Aufbau der Dreipunktmechanik eines modernen Traktors
1 - Hubarm
2 - Oberlenker
3 - Befestigung am Traktor
4 - Hubzylinder
5 - höhenverstellbare Hubstange
6 - Unterlenker
7 - Reduzierkugel im Fanghaken

Tief am Heck des Traktors sind zwei Hebel in Längsrichtung montiert. Diese werden als Unterlenker bezeichnet. Die Unterlenker werden mit waagerechten, quer zur Fahrtrichtung orientierten Wellen bzw. Bolzen am Traktor befestigt. An den freien Enden der Unterlenker werden die Feldgeräte angehängt.

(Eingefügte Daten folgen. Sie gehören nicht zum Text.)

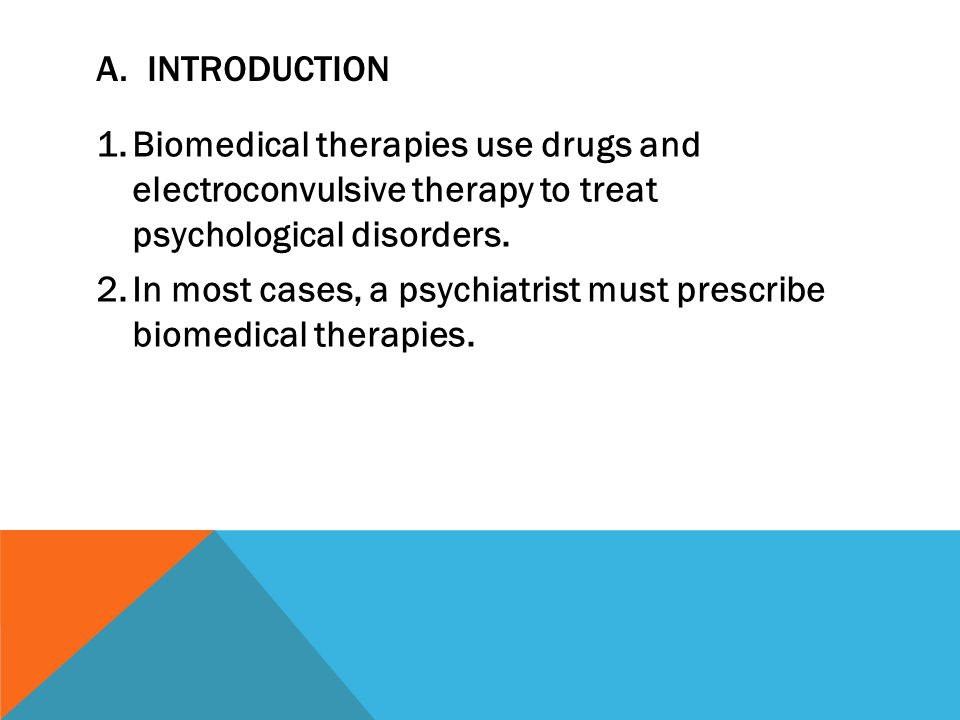 A. INTRODUCTION 1.Biomedical therapies use drugs and electroconvulsive therapy to treat psychological disorders. 2.In most cases, a psychiatrist must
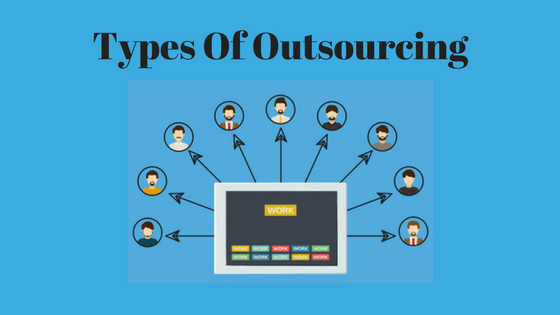 Types Of Outsourcing Houston Shown Blue Background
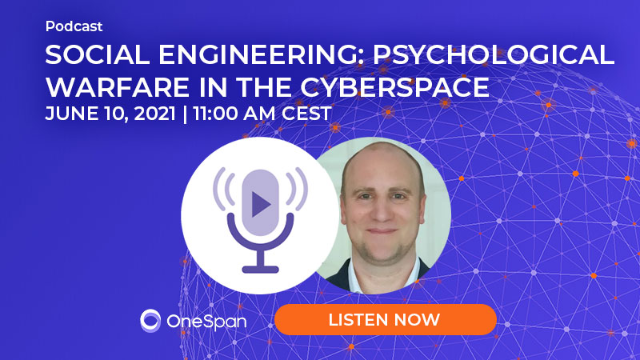 [Podcast] Social Engineering: Psychological Warfare in the Cyberspace
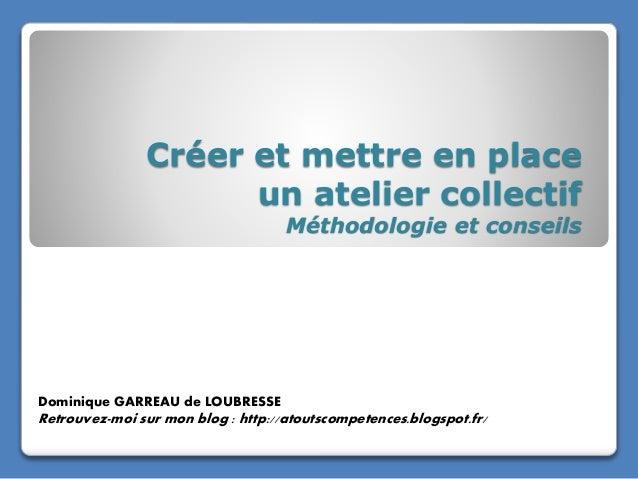 Créer et mettre en place un atelier collectif Méthodologie et conseils Dominique GARREAU de LOUBRESSE Retrouvez-moi sur mo...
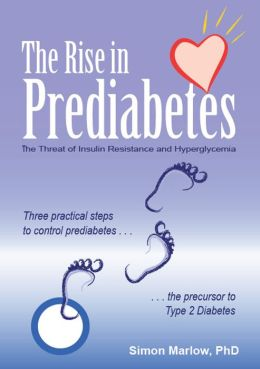 The Rise in Prediabetes:The Threat of Insulin Resistance and Hyperglycemia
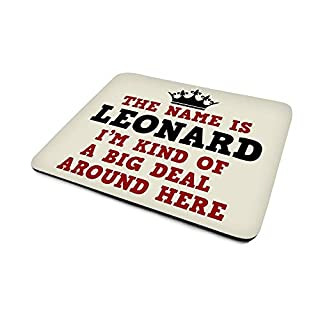 Leonard, I'm Kind Of A Big Deal Around Here', Funny Personalised Mouse Mat, Size 230mm x 180mm x 5mm.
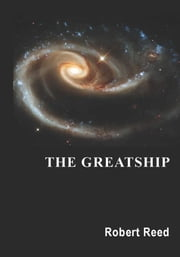 The Greatship ebook by Robert Reed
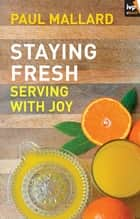 Staying Fresh ebook by Paul Mallard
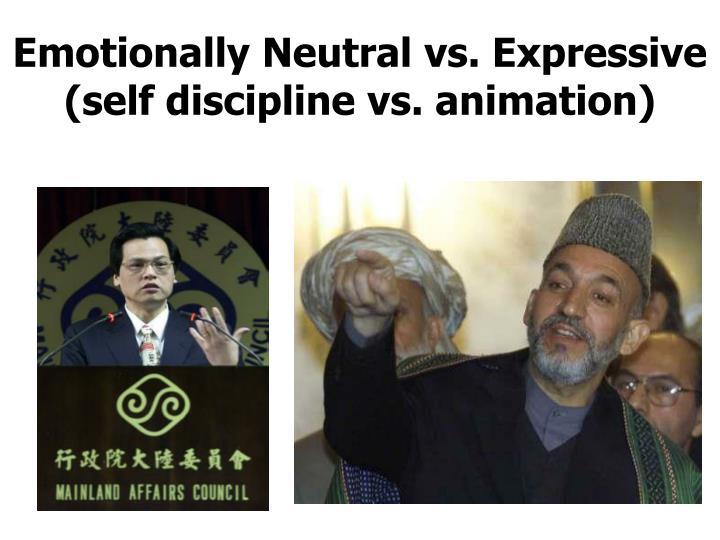 Emotionally Neutral vs. Expressive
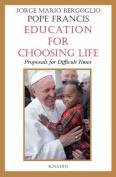 Education for Choosing Life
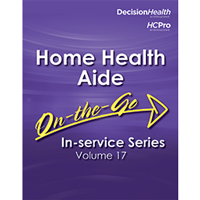 Home Health Aide On-The-Go In-Service Series, Volume 17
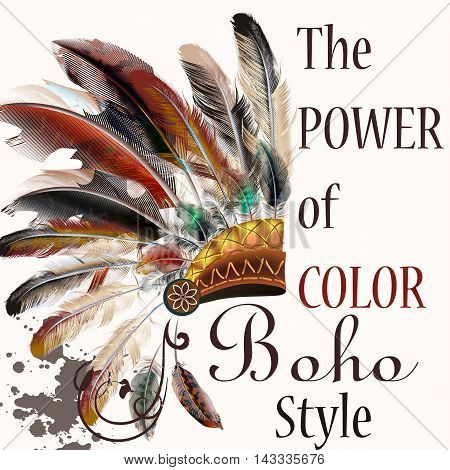 Boho illustration with headdress from feathers tribal vector background. The power of color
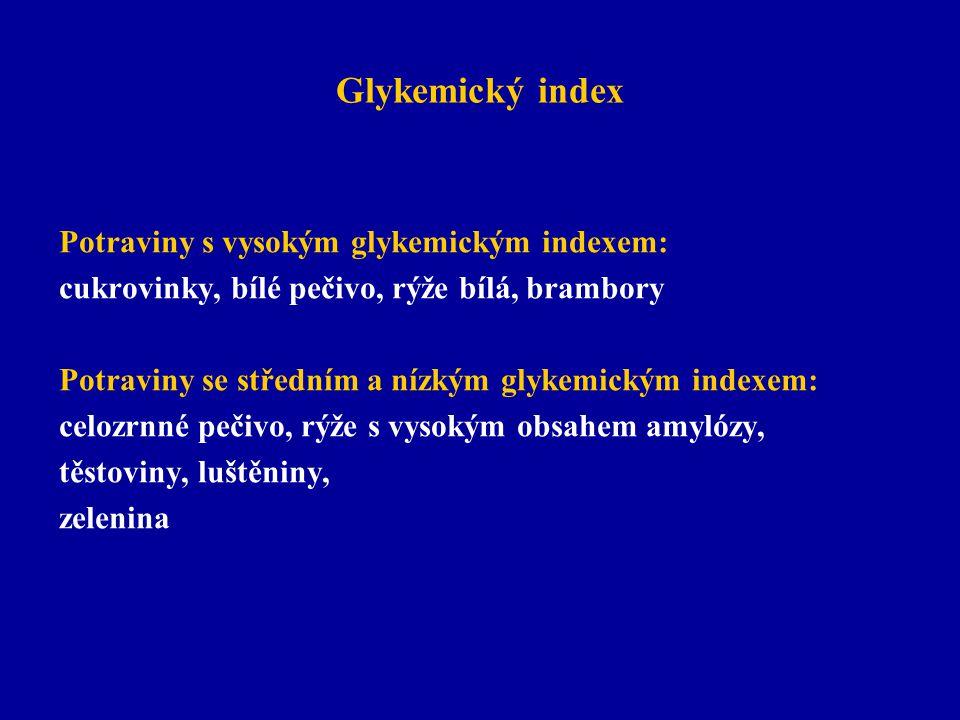 Glykemický index Potraviny s vysokým glykemickým indexem: cukrovinky, bílé pečivo, rýže bílá, brambory Potraviny se středním a nízkým glykemickým inde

Sie stellen die unteren zwei Punkte der Dreipunktaufhängung dar. Durch den tiefen Anbau werden Zugkräfte auf die Antriebsachse übertragen, was die Zugleistung erhöht. Die Unterlenker werden, entweder direkt oder über ein Hebelsystem, jeweils mit einem Hydraulikzylinder angehoben.

Weiter oberhalb der Unterlenker ist mittig ein weiterer Hebel angebracht. Er wird als Oberlenker bezeichnet. Das nach hinten weisende Ende ist der dritte Punkt an einer Dreipunkt-Aufhängung. Der Oberlenker wird als Gewindespindel ausgeführt oder bei schwereren Traktoren und Feldgeräten als doppelt wirkender Hydraulikzylinder. Durch die Längenveränderung lässt sich die Neigung des Anbaugerätes einstellen.

Die Aufhängungspunkte der Ober- und Unterlenker werden häufig als Fanghaken ausgeführt.

Rotes Schnellkuppeldreieck am Fronthubwerk eines Claas-Traktors Celtis 436 RX

Am Anbaugerät ist ein sogenannter „A-Rahmen“ vorhanden; an diesem werden die Fanghaken eingehängt. Beim Anheben in die Transportstellung wird das Anbaugerät durch die Kinematik der ungleich langen Anlenkung in Richtung des Traktors gekippt und somit der Schwerpunkt des Anbaugeräts zur Standfläche des Fahrzeugs verlagert. So wird eine für den Straßentransport erwünschte Fahrstabilität des Traktors erreicht.

Funktion

Mit der hydraulischen Dreipunktaufhängung lassen sich die Feldgeräte

  • stabil und sicher transportieren
  • auf dem Feld einfach und schnell in Arbeitsstellung bringen
  • auf eine bestimmte Arbeitstiefe einstellen und bei der Bodenbearbeitung automatisch genau regulieren.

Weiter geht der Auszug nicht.